It’s all well and good to hope for a quick turnaround for the U.S. economy, but those of us in the Manhattan area better get ready for the opposite.
President Trump Tuesday said he wanted the U.S. “opened up and just raring to go by Easter,” and let’s give him credit for optimism. But people who have to make decisions about bringing groups of people together are not going to want to be responsible for death. So local authorities around the country — as well as private employers — are liable to continue to require social distancing for the foreseeable future. That means the economy is liable to remain in neutral.
In Manhattan, we face a very serious problem, perhaps the most difficult we’ve ever faced: We’re a college town, and college is premised on the idea of bringing lots of people together in one place. Online distance education might work reasonably well for students, but it isn’t going to work well for businesses that rely on the presence of all those students and the faculty and staff who serve them. That’s a pretty hefty hunk of the local economy.
Let’s assume, for the moment, that the scientific experts are correct, that it will take 12 months to 18 months to develop a vaccine. That means we’re talking about next winter, at best.
Let’s also assume that social-distancing policies slow the spread of the virus in the next couple of months, and the virus weakens some in the summer.
But at that point, decisions have to be made about re-opening college campuses, and — just for starters — college football stadiums.
We’re just guessing that public health officials will be saying that the virus could come roaring back at any time.
If you’re the university president, or a member of the Board of Regents, or the governor ... are you going to take on the liability of bringing 20,000 people together in one tight circle with each other? Are you really going to operate dorms? Are you going to tell football players that they ought to run tackling drills? Are you going to fill a stadium with 50,000?
This is a virus that is pretty easily transmitted from person to person, and it can remain viable on surfaces, and people who have contracted it might not know it. It kills people.
Odds are, if you ask us, there isn’t going to be a football season, and there isn’t going to be a 2020-21 academic year up on campus, at least not in the way we think of it here.
We don’t mean to be a wet blanket, or to create any more pessimism. We can get through it, and we’ll come out stronger for it somehow. President Trump’s optimism is, in some ways, the right approach to life over the longer run.
But this Easter, or for that matter next fall Homecoming? Seems unlikely to us. Better start planning for a really rough patch here for the next academic year.

Dataset entries:
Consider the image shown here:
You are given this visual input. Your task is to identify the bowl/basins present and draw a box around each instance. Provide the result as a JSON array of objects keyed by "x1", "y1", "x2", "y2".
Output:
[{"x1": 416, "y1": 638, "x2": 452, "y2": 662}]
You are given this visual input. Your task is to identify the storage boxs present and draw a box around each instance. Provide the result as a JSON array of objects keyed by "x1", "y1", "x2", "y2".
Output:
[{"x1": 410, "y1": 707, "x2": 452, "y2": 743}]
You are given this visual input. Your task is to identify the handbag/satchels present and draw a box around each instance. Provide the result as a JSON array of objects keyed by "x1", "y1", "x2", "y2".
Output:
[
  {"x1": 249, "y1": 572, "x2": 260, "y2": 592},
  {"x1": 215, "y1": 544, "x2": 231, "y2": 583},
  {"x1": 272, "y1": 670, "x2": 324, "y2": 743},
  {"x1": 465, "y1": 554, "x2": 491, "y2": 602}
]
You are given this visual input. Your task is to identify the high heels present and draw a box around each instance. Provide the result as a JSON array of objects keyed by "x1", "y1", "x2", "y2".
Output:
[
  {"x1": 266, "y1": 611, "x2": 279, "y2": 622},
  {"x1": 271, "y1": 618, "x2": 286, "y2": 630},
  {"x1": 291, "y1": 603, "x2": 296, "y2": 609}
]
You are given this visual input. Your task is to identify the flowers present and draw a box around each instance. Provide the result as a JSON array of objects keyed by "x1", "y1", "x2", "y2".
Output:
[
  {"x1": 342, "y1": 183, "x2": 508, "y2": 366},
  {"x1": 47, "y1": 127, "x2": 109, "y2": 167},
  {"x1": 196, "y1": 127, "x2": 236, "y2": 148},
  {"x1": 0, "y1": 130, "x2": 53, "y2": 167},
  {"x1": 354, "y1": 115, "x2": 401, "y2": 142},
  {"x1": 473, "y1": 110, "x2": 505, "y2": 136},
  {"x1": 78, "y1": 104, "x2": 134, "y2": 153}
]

> _Problem 1_
According to the editorial, why would online distance education fail to protect Manhattan's economy? Answer in one to three sentences.
> _Problem 2_
Quote the editorial, starting with "But this Easter, or" and going on through "next academic year.".
None of the items is needed here.

> _Expected answer 1_
Online classes might work reasonably well for students, but many local businesses depend on students, faculty and staff being physically present in town. Those businesses make up a hefty share of the local economy.

> _Expected answer 2_
But this Easter, or for that matter next fall Homecoming? Seems unlikely to us. Better start planning for a really rough patch here for the next academic year.